>> BEGIN Records provided
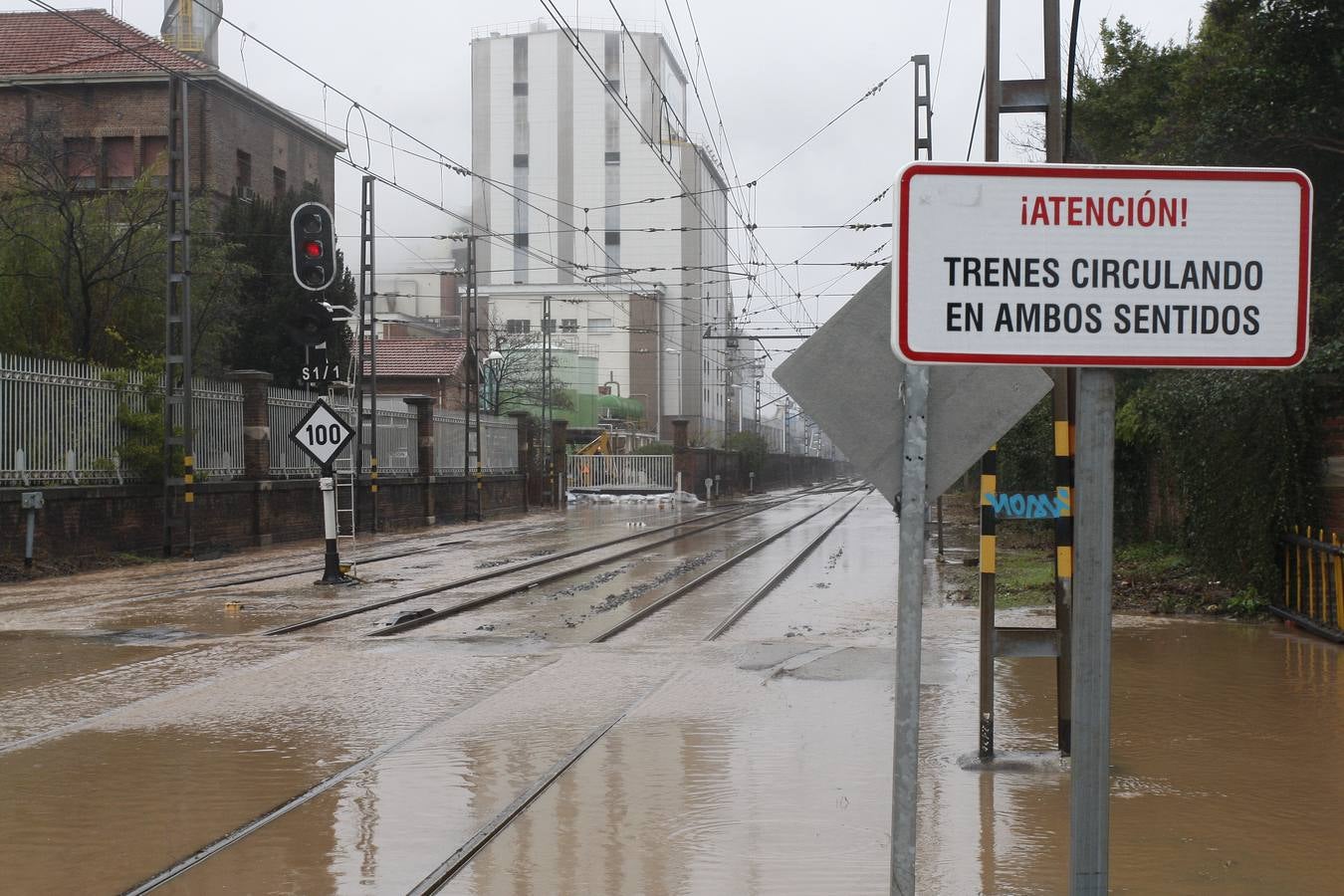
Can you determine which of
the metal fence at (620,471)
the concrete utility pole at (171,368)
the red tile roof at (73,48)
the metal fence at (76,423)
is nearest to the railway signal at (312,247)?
the metal fence at (76,423)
>> END Records provided
Exercise requirements: Reproduce the rows above line for line, leaving out the pictures.

Reply to the task:
Can you determine which of
the metal fence at (620,471)
the concrete utility pole at (171,368)
the red tile roof at (73,48)
the metal fence at (76,423)
is nearest to the railway signal at (312,247)?
the metal fence at (76,423)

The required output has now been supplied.